- [ENTRIES SUPPLIED]:
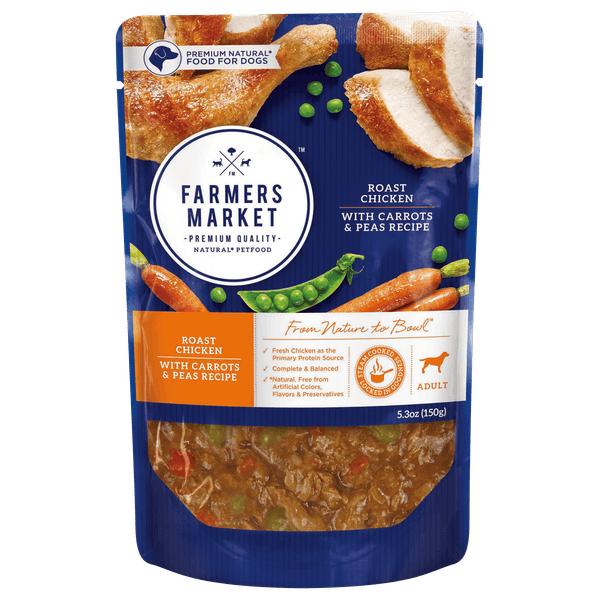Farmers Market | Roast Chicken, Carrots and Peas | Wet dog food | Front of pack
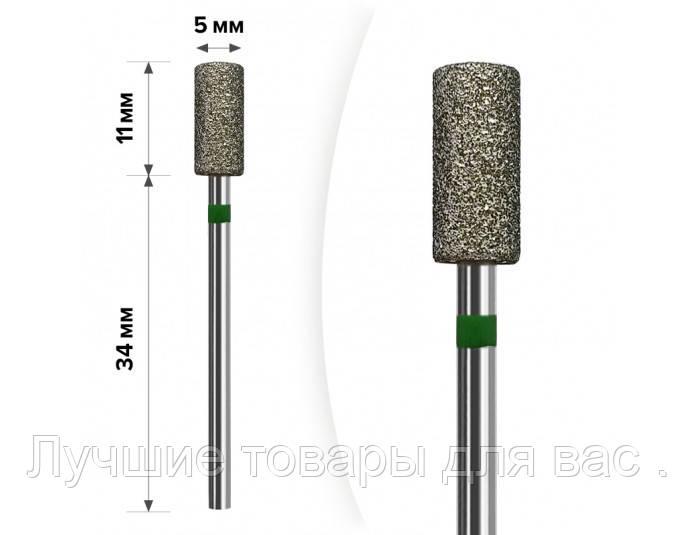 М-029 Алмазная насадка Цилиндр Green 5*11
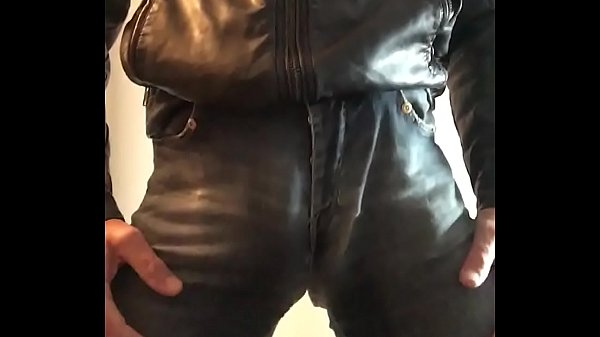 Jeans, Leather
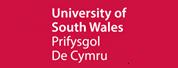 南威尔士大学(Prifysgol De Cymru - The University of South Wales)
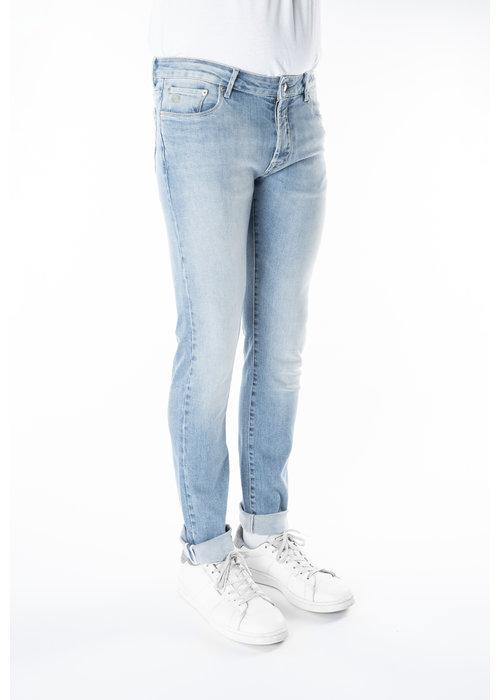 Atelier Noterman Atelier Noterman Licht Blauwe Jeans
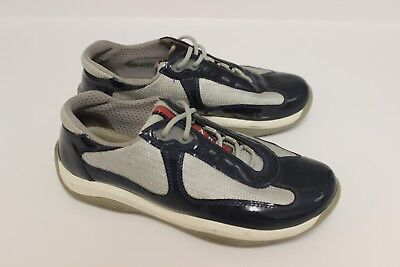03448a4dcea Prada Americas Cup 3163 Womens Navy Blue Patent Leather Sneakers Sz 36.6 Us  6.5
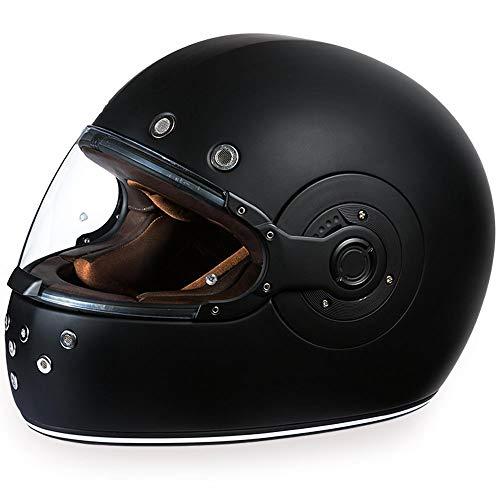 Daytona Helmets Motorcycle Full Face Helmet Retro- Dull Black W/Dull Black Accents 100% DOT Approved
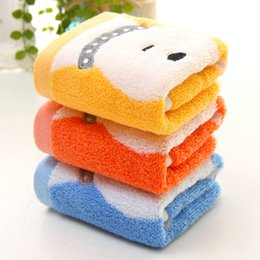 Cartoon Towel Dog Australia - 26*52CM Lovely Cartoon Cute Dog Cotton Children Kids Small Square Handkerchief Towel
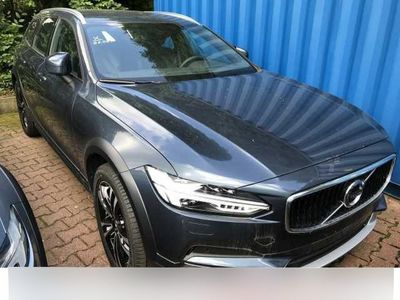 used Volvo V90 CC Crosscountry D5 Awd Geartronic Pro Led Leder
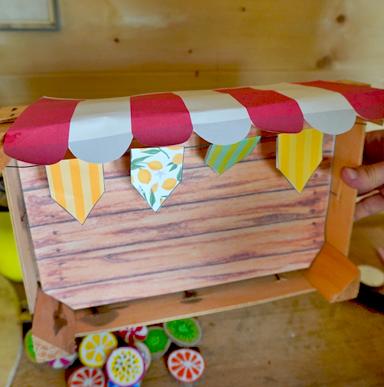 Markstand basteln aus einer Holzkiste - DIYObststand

--

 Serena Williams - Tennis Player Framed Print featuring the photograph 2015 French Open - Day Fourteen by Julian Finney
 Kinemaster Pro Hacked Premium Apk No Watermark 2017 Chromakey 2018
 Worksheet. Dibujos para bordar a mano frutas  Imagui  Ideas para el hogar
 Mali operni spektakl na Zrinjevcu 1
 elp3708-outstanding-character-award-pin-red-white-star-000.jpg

--

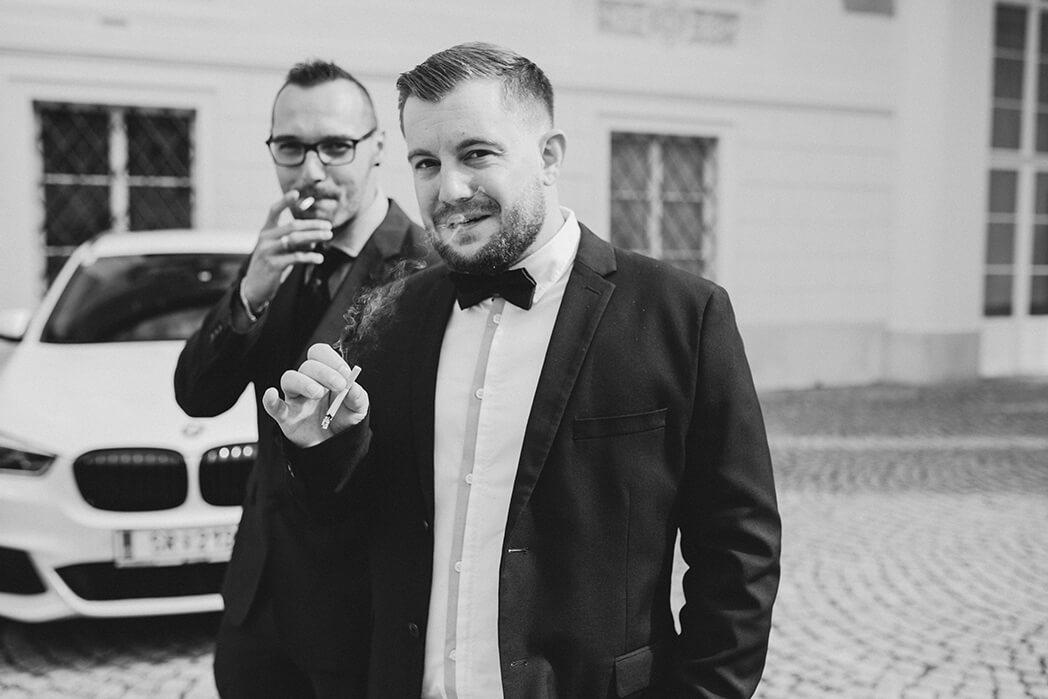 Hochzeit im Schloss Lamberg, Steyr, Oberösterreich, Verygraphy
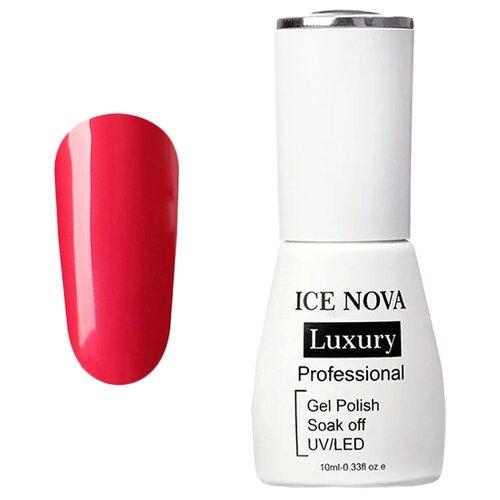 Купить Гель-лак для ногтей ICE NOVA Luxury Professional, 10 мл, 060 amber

- [TASK REQUIREMENTS]: Within the material above, find the part that opens with the line containing "Farmers Market |" and closes with the line containing "Markstand basteln aus", and reproduce it exactly without the pictures.

- [RESULT OF THIS TASK]:
Farmers Market | Roast Chicken, Carrots and Peas | Wet dog food | Front of pack
 М-029 Алмазная насадка Цилиндр Green 5*11
 Jeans, Leather
 南威尔士大学(Prifysgol De Cymru - The University of South Wales)
 Atelier Noterman Atelier Noterman Licht Blauwe Jeans
03448a4dcea Prada Americas Cup 3163 Womens Navy Blue Patent Leather Sneakers Sz 36.6 Us  6.5
 Daytona Helmets Motorcycle Full Face Helmet Retro- Dull Black W/Dull Black Accents 100% DOT Approved
 Cartoon Towel Dog Australia - 26*52CM Lovely Cartoon Cute Dog Cotton Children Kids Small Square Handkerchief Towel
 used Volvo V90 CC Crosscountry D5 Awd Geartronic Pro Led Leder
 Markstand basteln aus einer Holzkiste - DIYObststand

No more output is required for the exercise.